Media manipulation & coordinated campaigns

Fringe communities and internet culture

  • Zannettou et al. (2018) — On the Origins of Memes by Means of Fringe Web Communities — large-scale empirical study of meme origins and propagation across Twitter, Reddit, /pol/, and Gab (160M images, 2016–2017); uses perceptual hashing and custom distance metrics to identify 12.6K meme clusters; employs Hawkes processes to quantify directed influence between communities; finds /pol/ and The_Donald substantially influence mainstream meme ecosystems despite modest size; documents disproportionate prevalence of hateful and anti-semitic memes on fringe communities.

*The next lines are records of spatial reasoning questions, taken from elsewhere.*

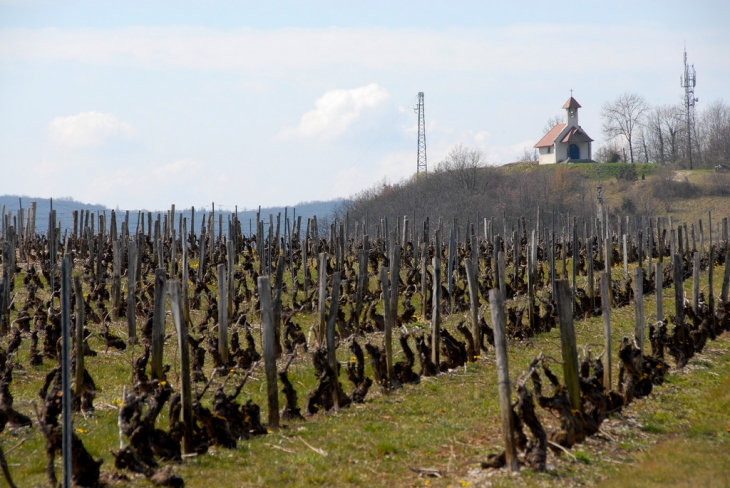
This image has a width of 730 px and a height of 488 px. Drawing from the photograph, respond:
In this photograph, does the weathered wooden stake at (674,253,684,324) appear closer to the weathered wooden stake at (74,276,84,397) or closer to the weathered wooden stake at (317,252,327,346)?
the weathered wooden stake at (317,252,327,346)

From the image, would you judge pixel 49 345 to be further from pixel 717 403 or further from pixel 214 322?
pixel 717 403

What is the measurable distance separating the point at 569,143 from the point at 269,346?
282 feet

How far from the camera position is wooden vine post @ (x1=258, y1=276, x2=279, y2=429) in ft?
30.6

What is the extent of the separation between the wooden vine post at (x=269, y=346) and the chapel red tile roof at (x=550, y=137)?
279 ft

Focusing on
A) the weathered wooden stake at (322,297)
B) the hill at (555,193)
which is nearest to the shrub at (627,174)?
the hill at (555,193)

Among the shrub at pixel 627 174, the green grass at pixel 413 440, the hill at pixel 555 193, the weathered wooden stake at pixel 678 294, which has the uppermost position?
the shrub at pixel 627 174

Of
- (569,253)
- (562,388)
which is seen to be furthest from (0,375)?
(569,253)

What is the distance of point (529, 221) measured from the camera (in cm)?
6053

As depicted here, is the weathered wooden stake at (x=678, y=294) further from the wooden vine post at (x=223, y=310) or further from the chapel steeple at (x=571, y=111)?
the chapel steeple at (x=571, y=111)

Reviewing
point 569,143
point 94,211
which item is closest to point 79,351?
point 94,211

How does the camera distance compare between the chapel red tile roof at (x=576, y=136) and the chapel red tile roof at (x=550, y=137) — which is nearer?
the chapel red tile roof at (x=576, y=136)

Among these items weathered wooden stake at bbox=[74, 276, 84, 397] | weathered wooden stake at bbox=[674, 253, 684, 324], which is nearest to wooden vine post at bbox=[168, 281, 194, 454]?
weathered wooden stake at bbox=[74, 276, 84, 397]

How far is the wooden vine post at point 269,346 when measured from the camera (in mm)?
9328

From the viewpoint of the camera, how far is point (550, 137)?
92562 mm
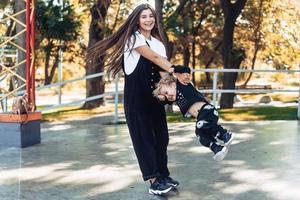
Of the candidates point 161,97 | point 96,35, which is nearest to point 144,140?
point 161,97

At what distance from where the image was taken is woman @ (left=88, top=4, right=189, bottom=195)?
396cm

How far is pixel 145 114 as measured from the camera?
13.3 ft

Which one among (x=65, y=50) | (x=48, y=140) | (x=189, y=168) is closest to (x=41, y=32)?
(x=65, y=50)

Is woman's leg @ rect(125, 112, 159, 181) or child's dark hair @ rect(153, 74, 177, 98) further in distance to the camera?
woman's leg @ rect(125, 112, 159, 181)

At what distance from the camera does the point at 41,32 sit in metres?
13.6

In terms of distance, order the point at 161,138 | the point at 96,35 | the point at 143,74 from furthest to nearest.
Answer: the point at 96,35, the point at 161,138, the point at 143,74

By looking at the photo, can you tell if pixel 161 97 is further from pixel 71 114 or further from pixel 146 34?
pixel 71 114

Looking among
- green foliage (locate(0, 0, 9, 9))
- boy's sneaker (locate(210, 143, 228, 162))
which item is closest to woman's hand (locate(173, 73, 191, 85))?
boy's sneaker (locate(210, 143, 228, 162))

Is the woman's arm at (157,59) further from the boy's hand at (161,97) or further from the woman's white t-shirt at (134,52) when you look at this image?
the boy's hand at (161,97)

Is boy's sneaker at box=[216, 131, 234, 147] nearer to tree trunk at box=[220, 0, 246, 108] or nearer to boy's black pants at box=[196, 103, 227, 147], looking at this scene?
boy's black pants at box=[196, 103, 227, 147]

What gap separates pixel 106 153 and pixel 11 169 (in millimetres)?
1335

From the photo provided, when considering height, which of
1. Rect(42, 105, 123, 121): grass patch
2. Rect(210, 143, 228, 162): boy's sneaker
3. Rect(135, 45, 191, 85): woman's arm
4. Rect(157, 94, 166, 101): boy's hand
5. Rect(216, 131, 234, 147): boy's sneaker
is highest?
Rect(135, 45, 191, 85): woman's arm

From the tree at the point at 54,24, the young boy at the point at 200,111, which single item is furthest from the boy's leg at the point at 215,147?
the tree at the point at 54,24

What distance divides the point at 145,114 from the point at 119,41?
0.67 meters
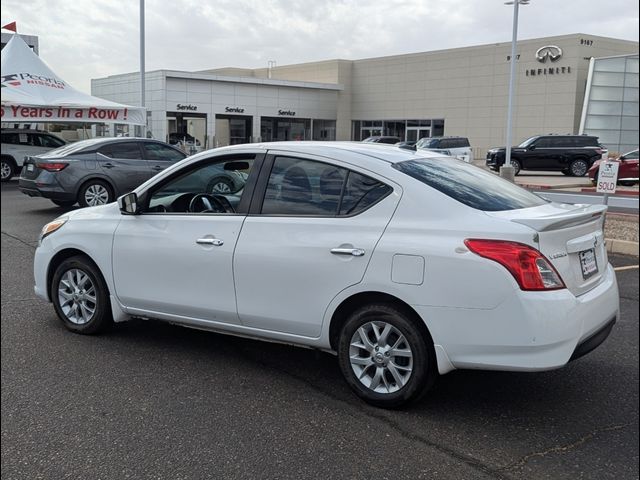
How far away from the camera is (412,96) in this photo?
22.6 m

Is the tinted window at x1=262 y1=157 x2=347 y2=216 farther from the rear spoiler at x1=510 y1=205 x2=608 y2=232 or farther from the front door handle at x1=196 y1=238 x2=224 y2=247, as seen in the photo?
the rear spoiler at x1=510 y1=205 x2=608 y2=232

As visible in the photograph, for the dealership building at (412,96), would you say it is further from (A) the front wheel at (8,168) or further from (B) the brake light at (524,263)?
(A) the front wheel at (8,168)

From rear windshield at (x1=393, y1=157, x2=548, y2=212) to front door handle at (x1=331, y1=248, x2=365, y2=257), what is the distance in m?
0.58

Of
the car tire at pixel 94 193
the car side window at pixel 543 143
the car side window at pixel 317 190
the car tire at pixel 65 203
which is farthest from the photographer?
the car side window at pixel 543 143

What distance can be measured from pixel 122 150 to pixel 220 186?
27.0 ft

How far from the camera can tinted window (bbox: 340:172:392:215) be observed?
3.88 metres

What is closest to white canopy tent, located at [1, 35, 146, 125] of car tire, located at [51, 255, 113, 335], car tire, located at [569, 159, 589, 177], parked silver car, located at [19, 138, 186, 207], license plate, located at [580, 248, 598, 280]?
parked silver car, located at [19, 138, 186, 207]

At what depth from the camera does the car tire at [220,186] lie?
479cm

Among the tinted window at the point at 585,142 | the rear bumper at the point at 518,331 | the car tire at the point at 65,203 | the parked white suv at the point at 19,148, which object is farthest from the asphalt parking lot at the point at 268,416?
the tinted window at the point at 585,142

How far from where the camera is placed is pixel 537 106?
3094 centimetres

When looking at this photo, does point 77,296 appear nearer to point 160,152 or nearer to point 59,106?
point 160,152

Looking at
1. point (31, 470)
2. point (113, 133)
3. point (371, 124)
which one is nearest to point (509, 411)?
point (31, 470)

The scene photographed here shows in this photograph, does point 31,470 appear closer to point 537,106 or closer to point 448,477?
point 448,477

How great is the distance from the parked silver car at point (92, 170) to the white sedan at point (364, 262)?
24.4ft
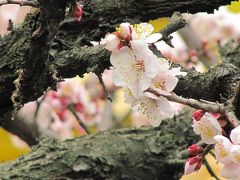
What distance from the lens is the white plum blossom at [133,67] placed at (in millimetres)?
904

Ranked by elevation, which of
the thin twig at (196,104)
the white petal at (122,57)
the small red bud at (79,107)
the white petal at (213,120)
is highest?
the white petal at (122,57)

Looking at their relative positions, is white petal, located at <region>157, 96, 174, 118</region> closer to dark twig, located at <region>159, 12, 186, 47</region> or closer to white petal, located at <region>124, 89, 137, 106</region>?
white petal, located at <region>124, 89, 137, 106</region>

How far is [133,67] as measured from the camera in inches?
36.5

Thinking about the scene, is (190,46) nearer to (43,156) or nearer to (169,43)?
(43,156)

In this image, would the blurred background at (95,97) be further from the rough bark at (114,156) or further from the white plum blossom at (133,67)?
the white plum blossom at (133,67)

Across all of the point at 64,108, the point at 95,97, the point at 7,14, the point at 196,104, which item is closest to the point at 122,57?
the point at 196,104

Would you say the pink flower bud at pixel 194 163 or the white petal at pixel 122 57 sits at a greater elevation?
the white petal at pixel 122 57

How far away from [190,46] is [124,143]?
102 cm

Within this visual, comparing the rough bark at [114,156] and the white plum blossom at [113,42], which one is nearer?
the white plum blossom at [113,42]

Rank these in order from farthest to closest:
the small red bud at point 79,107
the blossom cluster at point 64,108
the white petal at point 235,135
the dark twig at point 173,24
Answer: the small red bud at point 79,107, the blossom cluster at point 64,108, the dark twig at point 173,24, the white petal at point 235,135

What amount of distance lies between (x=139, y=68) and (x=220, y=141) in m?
0.16

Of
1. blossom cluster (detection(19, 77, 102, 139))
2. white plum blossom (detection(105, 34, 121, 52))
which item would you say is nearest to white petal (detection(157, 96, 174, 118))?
white plum blossom (detection(105, 34, 121, 52))

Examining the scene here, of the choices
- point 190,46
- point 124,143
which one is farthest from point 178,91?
point 190,46

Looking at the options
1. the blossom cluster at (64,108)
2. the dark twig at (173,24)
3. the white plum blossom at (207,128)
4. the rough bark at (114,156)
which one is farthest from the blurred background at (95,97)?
the white plum blossom at (207,128)
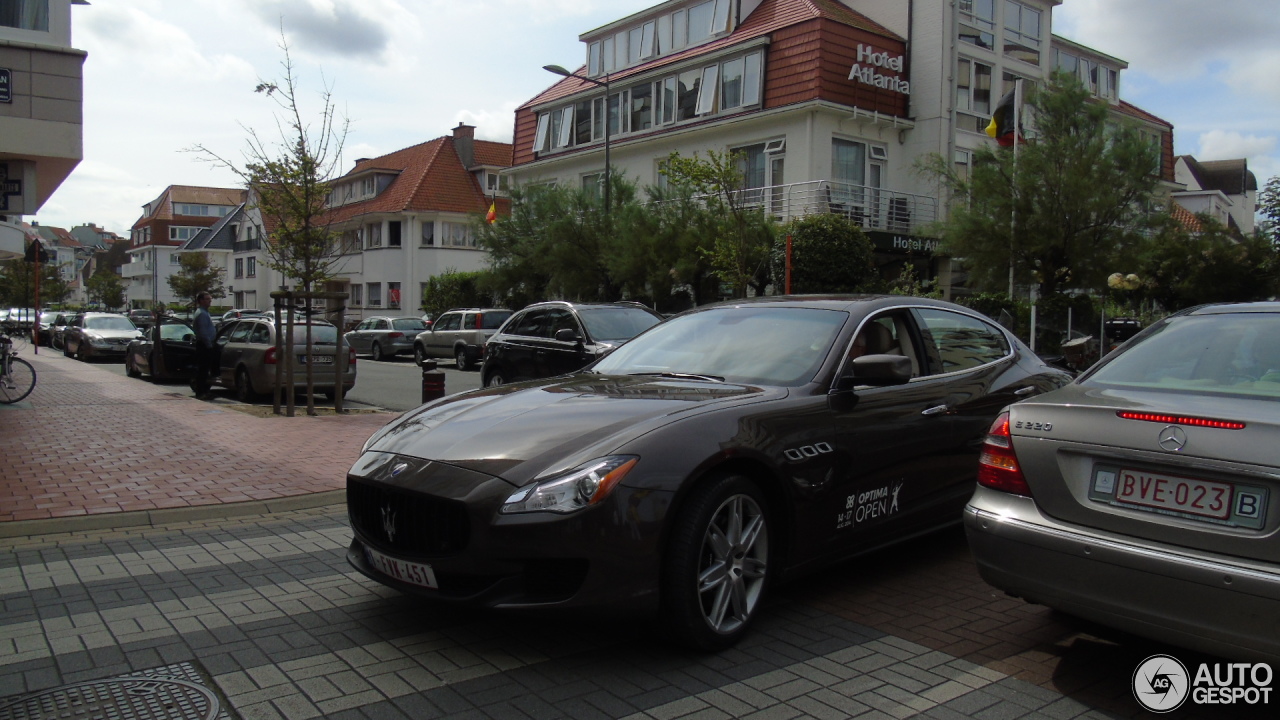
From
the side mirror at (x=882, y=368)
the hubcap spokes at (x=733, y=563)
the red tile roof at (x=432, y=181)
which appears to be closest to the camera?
the hubcap spokes at (x=733, y=563)

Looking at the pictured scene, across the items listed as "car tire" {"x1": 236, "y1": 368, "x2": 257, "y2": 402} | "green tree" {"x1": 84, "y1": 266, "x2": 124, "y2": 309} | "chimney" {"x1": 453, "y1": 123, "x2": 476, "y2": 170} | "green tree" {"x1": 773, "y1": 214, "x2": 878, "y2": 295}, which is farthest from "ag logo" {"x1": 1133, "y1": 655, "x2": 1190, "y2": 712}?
"green tree" {"x1": 84, "y1": 266, "x2": 124, "y2": 309}

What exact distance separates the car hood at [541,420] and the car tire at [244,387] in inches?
436

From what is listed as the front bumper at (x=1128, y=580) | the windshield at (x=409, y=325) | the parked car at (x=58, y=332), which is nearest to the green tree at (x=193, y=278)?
the parked car at (x=58, y=332)

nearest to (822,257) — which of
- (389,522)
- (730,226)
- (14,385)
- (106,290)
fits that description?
(730,226)

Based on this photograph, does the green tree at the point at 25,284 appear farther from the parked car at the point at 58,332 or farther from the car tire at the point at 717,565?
the car tire at the point at 717,565

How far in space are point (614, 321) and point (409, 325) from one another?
767 inches

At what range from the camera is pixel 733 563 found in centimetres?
394

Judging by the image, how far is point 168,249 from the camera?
89.8 meters

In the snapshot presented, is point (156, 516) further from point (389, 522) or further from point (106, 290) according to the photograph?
point (106, 290)

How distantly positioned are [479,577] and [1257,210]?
28.2 m

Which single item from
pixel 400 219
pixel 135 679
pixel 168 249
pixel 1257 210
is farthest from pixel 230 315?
pixel 168 249

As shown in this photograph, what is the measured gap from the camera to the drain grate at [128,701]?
330cm

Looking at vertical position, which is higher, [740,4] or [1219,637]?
[740,4]

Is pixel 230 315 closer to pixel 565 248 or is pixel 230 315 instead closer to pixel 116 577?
pixel 565 248
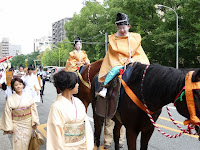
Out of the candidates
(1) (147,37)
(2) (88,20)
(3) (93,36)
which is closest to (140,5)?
(1) (147,37)

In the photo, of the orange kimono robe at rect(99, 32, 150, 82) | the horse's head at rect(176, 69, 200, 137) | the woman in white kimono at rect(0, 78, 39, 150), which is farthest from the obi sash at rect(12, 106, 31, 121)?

LLM-generated text detection

  • Tang, Chuang & Hu (2023) — The Science of Detecting LLM-Generated Texts — comprehensive survey of black-box and white-box detection approaches for LLM-generated text, covering data collection, feature selection (statistical disparities, linguistic patterns, fact verification), classification models, watermarking strategies, benchmark datasets (HC3, Neural Fake News, etc.), and challenges including adaptive attacks, bias in training data, and threats from open-source LLMs.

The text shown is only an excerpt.